In the passage on DSRC below, can you reproduce verbatim the stretch from "The ARIB STDT109" through "DSRC standard specifications."?
>> START EXTRACTED TEXT
The ARIB STDT109 standard specifies the (755.5–764.5) MHz band with a center frequency of 760 MHz and a channel width of up to 9 MHz.
DSRC standards shall optimize the resource use of the control plane and/or user plane for transfer of continuous uplink data that requires both a high data rate (e.g., 10 Mbps) and a very low end-to-end latency in the range of 1–10 ms. An earlier paper reports practical latency research results obtained during a moving field test, taking into account the vehicle speed and packet loss percentage [36]. The measured vehicle-to-roadside latency under various conditions averages to 4.3 ms with a maximum value of around 5 ms, which is within the officially approved DSRC standard specifications.
DSRC is a wireless communication method with a limited range in order of tens of meters. In order to establish an active sideling to any roadside device, the speed of the automobile has to be relatively low, so as to allow enough time for switching. One of the proposed solutions is to use extended range DSRC repeater, but this poses another problem [37]. With an increased number of intermediary nodes, transmission delay times are also increased, which limits the use of safety messages.
Other downside of DSRC is the distribution of data packets during intensive traffic [37,38]. During these conditions network equipment capacity is maxed out due to increased numbers of connected devices using same radio channels. As a consequence, signal interference and transmission delay is increased, while data transmission rate is decreased. During intense traffic conditions and while using high data rate transmission between devices, device authentication may not be handled properly or not be handled at all. This in turn makes the network vulnerable. This is crucial, as it provides the means to misinform road users using false safety messages (messages about accidents, traffic conditions and traffic management). This in turn may be the reason for new traffic accidents. An upgrade to IEEE 802.11ax-based transceivers for DSRC V2X systems could increase the load handling capability, thus mitigating previously mentioned issues related to overcrowding.
>> END EXTRACTED TEXT
>> START SUPPLIED INFORMATION
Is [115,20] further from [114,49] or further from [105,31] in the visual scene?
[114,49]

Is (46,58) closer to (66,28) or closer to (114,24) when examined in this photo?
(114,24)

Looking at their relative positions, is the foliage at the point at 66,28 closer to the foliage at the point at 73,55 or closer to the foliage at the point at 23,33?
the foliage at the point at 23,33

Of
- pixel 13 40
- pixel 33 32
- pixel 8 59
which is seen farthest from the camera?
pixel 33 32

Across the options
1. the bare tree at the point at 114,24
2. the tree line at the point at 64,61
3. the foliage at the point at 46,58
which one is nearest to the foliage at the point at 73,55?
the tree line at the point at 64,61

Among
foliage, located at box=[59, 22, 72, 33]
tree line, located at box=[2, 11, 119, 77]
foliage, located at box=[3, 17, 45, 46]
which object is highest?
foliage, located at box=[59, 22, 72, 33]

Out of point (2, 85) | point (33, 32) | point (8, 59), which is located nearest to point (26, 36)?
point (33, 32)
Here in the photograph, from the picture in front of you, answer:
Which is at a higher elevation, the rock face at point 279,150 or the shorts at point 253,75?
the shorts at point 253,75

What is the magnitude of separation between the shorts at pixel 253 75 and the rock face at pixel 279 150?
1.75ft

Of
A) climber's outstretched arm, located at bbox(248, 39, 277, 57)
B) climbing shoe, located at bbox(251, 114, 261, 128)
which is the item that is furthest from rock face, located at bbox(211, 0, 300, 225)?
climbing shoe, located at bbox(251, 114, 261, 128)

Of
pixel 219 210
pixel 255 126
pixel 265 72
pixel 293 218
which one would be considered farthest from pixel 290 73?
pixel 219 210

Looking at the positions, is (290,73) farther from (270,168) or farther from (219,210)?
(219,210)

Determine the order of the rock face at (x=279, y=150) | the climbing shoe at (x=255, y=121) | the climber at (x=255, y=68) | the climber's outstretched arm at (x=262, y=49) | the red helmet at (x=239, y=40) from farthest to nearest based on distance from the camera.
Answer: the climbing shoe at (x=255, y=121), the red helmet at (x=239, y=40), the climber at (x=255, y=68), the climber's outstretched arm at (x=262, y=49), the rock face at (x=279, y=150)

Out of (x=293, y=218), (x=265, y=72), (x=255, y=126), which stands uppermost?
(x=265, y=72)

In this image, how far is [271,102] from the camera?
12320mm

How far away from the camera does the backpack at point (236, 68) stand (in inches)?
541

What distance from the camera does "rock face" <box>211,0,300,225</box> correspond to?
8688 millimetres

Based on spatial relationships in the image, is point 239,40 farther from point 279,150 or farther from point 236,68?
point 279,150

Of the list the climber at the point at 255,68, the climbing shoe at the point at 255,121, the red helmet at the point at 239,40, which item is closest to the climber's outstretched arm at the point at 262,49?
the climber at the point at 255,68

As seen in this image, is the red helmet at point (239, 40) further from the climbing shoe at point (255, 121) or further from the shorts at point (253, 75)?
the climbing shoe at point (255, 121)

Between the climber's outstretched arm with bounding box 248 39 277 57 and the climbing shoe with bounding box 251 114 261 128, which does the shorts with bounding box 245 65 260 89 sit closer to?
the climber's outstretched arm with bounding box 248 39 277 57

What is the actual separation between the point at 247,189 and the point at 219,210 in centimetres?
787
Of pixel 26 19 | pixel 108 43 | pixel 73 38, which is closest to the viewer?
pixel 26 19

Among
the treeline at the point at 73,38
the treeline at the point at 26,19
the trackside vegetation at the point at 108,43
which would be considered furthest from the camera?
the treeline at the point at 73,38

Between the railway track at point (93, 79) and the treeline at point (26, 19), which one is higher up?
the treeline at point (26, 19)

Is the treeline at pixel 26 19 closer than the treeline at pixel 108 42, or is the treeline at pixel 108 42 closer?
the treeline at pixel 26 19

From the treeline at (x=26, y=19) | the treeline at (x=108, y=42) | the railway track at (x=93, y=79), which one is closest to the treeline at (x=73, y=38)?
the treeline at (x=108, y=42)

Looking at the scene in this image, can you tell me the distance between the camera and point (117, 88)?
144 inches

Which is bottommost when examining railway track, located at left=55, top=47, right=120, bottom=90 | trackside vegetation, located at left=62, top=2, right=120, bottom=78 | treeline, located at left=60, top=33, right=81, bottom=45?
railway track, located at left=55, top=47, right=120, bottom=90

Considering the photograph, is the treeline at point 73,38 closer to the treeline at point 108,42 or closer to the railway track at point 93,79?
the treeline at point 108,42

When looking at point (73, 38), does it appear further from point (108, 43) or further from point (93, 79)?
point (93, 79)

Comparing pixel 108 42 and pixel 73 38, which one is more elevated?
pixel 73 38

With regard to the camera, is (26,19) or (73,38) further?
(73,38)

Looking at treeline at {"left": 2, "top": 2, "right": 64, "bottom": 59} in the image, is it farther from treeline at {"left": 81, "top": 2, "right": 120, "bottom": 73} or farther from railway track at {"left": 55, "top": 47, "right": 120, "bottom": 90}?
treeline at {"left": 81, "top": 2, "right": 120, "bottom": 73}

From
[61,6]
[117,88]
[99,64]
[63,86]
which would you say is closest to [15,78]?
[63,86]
>> END SUPPLIED INFORMATION
THE REPLY:
The ARIB STDT109 standard specifies the (755.5–764.5) MHz band with a center frequency of 760 MHz and a channel width of up to 9 MHz.
DSRC standards shall optimize the resource use of the control plane and/or user plane for transfer of continuous uplink data that requires both a high data rate (e.g., 10 Mbps) and a very low end-to-end latency in the range of 1–10 ms. An earlier paper reports practical latency research results obtained during a moving field test, taking into account the vehicle speed and packet loss percentage [36]. The measured vehicle-to-roadside latency under various conditions averages to 4.3 ms with a maximum value of around 5 ms, which is within the officially approved DSRC standard specifications.